:: MATERIAL FOR THE TASK ::
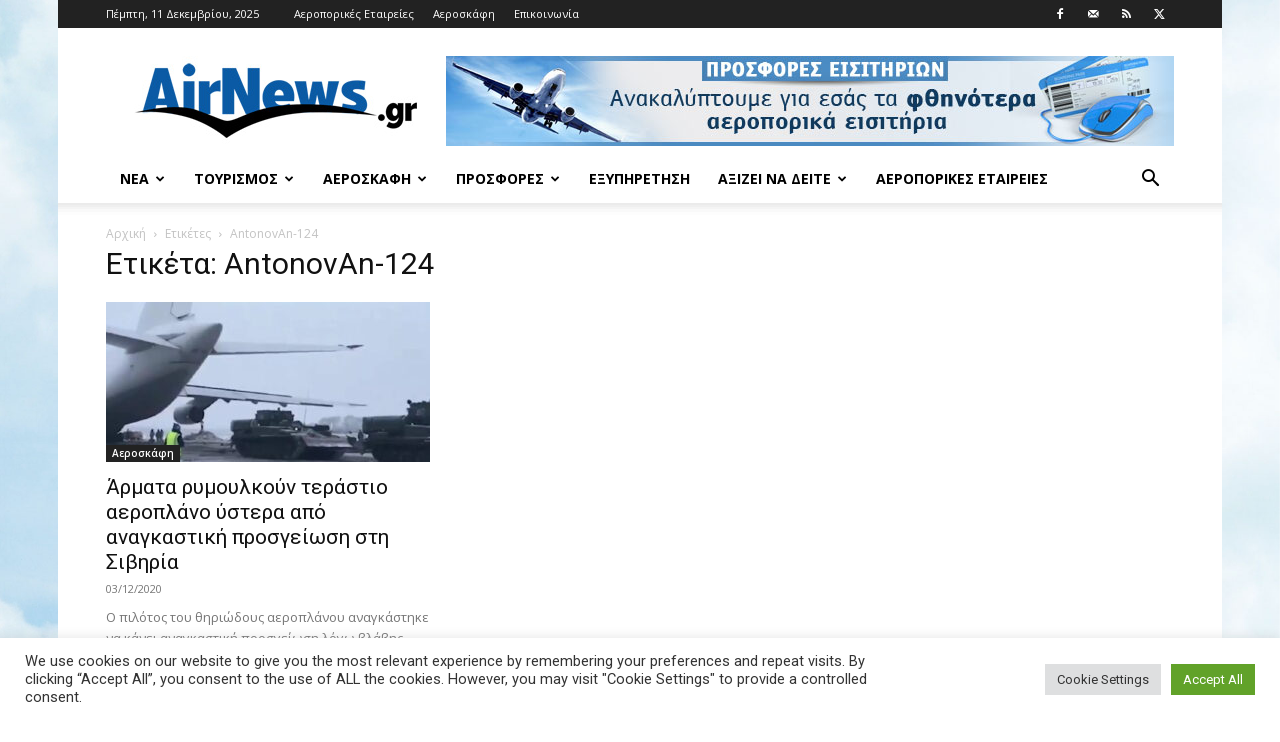

--- FILE ---
content_type: text/plain
request_url: https://www.google-analytics.com/j/collect?v=1&_v=j102&a=456400746&t=pageview&_s=1&dl=https%3A%2F%2Fwww.airnews.gr%2Ftag%2Fantonovan-124%2F&ul=en-us%40posix&dt=AntonovAn-124%20Archives%20-%20Airnews&sr=1280x720&vp=1280x720&_u=IEBAAEABAAAAACAAI~&jid=193830269&gjid=973077842&cid=145257695.1765469511&tid=UA-24206734-1&_gid=651270721.1765469511&_r=1&_slc=1&z=1700465268
body_size: -449
content:
2,cG-1XD0TGV2PS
:::
> [REQUIREMENT] Please ensure that the data above is repeated exactly, with no pictures in the copy.

> [RESPONSE TO THIS TASK]
--- FILE ---
content_type: text/plain
request_url: https://www.google-analytics.com/j/collect?v=1&_v=j102&a=456400746&t=pageview&_s=1&dl=https%3A%2F%2Fwww.airnews.gr%2Ftag%2Fantonovan-124%2F&ul=en-us%40posix&dt=AntonovAn-124%20Archives%20-%20Airnews&sr=1280x720&vp=1280x720&_u=IEBAAEABAAAAACAAI~&jid=193830269&gjid=973077842&cid=145257695.1765469511&tid=UA-24206734-1&_gid=651270721.1765469511&_r=1&_slc=1&z=1700465268
body_size: -449
content:
2,cG-1XD0TGV2PS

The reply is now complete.